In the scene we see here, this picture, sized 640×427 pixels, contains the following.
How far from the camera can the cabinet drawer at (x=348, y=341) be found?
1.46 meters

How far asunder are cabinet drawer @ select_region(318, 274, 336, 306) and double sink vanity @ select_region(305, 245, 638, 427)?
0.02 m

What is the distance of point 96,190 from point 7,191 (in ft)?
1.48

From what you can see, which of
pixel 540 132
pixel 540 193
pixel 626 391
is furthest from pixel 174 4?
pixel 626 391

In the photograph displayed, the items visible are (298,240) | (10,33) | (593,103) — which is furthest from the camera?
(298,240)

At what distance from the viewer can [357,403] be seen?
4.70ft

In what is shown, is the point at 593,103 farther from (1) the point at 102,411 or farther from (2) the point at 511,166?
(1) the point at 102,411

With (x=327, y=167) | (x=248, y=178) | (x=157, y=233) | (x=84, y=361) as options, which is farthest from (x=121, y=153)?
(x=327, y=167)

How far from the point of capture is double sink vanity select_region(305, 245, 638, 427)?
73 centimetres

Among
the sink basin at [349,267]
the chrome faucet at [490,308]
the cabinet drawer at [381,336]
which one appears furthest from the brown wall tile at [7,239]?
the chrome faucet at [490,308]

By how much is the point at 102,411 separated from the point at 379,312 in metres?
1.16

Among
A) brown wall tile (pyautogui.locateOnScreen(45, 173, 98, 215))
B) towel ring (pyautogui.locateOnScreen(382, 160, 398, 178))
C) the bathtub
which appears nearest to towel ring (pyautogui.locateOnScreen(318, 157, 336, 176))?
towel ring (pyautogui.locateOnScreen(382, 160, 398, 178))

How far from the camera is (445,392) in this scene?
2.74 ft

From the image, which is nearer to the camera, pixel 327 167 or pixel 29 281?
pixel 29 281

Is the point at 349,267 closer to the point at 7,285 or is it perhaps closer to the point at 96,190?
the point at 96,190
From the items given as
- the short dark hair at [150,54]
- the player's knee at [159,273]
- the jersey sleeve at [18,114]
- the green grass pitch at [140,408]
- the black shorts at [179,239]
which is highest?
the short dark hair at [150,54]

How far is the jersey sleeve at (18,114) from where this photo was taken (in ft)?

» SET PROBLEM: Quote exactly and only the lines from the one holding "How far from the camera is" through the end of the data.

» RIGHT ANSWER:
How far from the camera is (445,392) in this scene?
2.74 ft

From the image, which is nearer to the camera, pixel 327 167 or pixel 29 281?
pixel 29 281

Is the point at 349,267 closer to the point at 7,285 or is it perhaps closer to the point at 96,190?
the point at 96,190
From the items given as
- the short dark hair at [150,54]
- the player's knee at [159,273]
- the jersey sleeve at [18,114]
- the green grass pitch at [140,408]
- the black shorts at [179,239]
which is highest?
the short dark hair at [150,54]

How far is the jersey sleeve at (18,114) from where this photo was taken (in ft)?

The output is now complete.